[Just a terrific essay on K-Dot and the traditions of Black blues. -egg]
“There’s a certain kind of American story that is characterized by a laconic surface and a tight-lipped speaking voice. The narrator in this story has been made inarticulate by modern life. Vulnerable to his own loneliness, he is forced into an attitude of hard-boiled self-protection,” writes Vivian Gornick in her essay “Tenderhearted Men,” in which she takes to task the terse, unchanging masculinity of Raymond Carver and Andre Dubus. Gornick, however, could just as easily be writing about the emotional impasse found in hip-hop.

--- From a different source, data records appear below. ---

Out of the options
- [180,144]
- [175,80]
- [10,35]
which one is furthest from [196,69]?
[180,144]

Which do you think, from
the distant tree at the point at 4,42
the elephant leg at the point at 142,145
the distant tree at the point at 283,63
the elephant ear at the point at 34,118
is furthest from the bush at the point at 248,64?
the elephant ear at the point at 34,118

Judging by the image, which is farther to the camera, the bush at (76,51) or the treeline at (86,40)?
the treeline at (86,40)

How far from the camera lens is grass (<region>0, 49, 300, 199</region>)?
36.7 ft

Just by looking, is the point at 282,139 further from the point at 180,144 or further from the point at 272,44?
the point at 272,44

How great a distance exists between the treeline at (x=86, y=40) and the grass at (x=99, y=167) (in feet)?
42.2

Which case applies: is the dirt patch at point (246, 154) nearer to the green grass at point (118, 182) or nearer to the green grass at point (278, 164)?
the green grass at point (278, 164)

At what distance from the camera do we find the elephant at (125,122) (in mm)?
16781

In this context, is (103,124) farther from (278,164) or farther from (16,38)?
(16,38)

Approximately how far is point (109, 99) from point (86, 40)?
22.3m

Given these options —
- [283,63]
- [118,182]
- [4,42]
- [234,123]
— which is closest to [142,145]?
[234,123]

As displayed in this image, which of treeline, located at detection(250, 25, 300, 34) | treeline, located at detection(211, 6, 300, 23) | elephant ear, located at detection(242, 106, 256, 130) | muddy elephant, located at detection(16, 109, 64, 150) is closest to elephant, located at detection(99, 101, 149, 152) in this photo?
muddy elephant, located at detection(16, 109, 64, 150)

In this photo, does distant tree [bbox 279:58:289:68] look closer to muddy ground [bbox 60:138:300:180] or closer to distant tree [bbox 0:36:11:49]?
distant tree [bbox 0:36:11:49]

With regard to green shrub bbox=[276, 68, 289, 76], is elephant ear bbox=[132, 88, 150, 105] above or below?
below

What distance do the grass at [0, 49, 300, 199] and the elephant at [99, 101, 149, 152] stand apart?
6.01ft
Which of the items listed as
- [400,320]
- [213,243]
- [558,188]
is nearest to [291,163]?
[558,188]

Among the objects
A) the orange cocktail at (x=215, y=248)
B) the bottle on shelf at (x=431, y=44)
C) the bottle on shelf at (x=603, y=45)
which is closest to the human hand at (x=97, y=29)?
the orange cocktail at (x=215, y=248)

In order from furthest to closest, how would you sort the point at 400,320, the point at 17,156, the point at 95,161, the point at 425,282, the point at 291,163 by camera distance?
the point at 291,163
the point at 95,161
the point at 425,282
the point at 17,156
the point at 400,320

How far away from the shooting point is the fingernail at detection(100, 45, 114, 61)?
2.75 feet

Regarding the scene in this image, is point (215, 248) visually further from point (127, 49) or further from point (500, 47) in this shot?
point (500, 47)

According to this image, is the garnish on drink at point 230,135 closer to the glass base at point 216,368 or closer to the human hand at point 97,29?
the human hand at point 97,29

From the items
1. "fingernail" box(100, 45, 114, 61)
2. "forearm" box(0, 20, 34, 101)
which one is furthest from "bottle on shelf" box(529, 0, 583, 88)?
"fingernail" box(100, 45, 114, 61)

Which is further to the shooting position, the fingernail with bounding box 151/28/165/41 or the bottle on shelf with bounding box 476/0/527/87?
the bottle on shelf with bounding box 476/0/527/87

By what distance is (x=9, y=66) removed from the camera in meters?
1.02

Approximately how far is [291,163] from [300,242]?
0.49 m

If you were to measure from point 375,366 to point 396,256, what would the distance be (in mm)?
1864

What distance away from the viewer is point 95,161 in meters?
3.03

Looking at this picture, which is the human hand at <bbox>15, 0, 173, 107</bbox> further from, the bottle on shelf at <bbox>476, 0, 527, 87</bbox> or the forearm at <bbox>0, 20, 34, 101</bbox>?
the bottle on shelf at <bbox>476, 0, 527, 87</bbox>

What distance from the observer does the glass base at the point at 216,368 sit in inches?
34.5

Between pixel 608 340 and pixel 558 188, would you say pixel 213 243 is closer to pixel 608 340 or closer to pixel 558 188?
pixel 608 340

A few months ago, when Kendrick Lamar released his album good kid m.A.A.d city, it excited all of the critics who get paid good money to not get too excited. They were mesmerized by the album’s narrative arc and the power of Lamar’s storytelling. The cosigns and cameos Lamar had received from his Compton godfathers Dr. Dre and MC Eiht impressed them. Lamar’s first major label release wasn’t just good — it also had the strange fatalism of a plaintive, grave, 25-year-old man-child unafraid to sound all Septimus Smith with his anxieties, to break open the status quo’s “laconic surface” with his youthful vulnerability. He is young, but also old enough to know that nothing in life is promised for men like him except death. So, on the album’s strongest song, he asks for only one thing and it recalls the blues elegies of Son House and Robert Johnson: “When the lights shut off, and it is my turn to settle down, promise that you will sing about me.”